One of solution to this overhang is to write down the debt. I dealt with this issue in my post of February 4, 2009, “Two Painful Proposals to Reduce Our Excess Debt,” http://seekingalpha.com/article/118475-two-painful-proposals-to-reduce-our-excess-debt, so I won’t go into it further here. A plan like this is politically difficult because writing down the debt of those that over-extended themselves looks like we are bailing out the undisciplined or the scoundrels at the expense of the prudent and honest. Such an appearance carries with it severe political risks.
However, if the debt levels have to be reduced at some time…this overhang of excessive debt is going to have to be worked out one way or another. Half-way plans are not going to work. (See my post of February 9, 2009, “Obama Stimulus Plan: Bailout or Wimp Out?”, http://seekingalpha.com/article/119347-obama-stimulus-plan-bailout-or-wimp-out.) The government in Washington, D. C. is going to have to bite-the-bullet sometime…the question is just whether they are going to do it now…or do it later when things get worse.
And, let me just re-enforce my argument of above. Ultimately, this is a supply side problem…not a demand side problem. The attempt to pull off a demand side victory hangs on the balance of when inflation can be restarted and how much inflation can be generated to significantly reduce the “real” value of the debt.

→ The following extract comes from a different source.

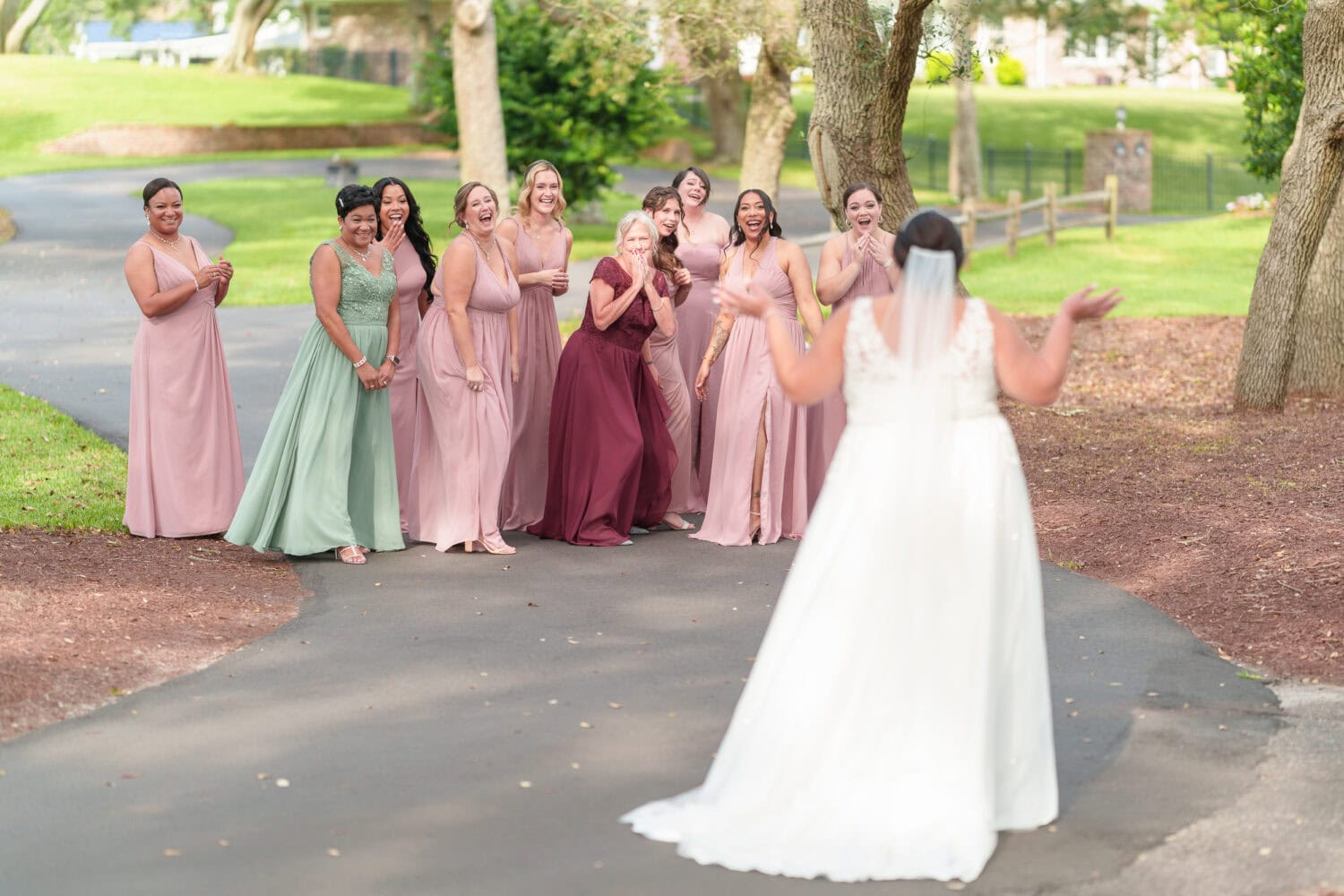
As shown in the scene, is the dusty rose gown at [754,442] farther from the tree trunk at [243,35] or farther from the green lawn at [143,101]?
the tree trunk at [243,35]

The problem with this effort, however, is that an inflationary environment is one in which the incentive is to add on more debt…just what we are trying to get away from. Hasn’t the experience of the 2000s convinced us that this is not what we want to do?
The problem with supply side solutions is that they take time and are not as showing as are demand side “stimulus plans.” Also, they tend to be directed toward those individuals and organizations that are under a dark cloud these days. For example, there is the proposal put forward by Bob Barro to eliminate the corporate income tax. (See “Government Spending is No Free Lunch,” http://online.wsj.com/article/SB123258618204604599.html?mod=todays_us_opinion.)
The stock market did not respond well to the initial showing of the Obama Bank Bailout plan presented by Tim Geithner yesterday. To me this plan is sending mixed signals…mainly because it is on the tepid side. We have a demand side plan…the Obama Stimulus Plan…and we have a plan to cushion the problem of excessive debt…the Obama Bank Bailout Plan. The two plans don’t seem to mesh and give off the signal that the administration has not yet got its act together. The question then becomes…will it get its act together?
The debt issue must be dealt with…and firmly. At this time…firmly is not a word I would use.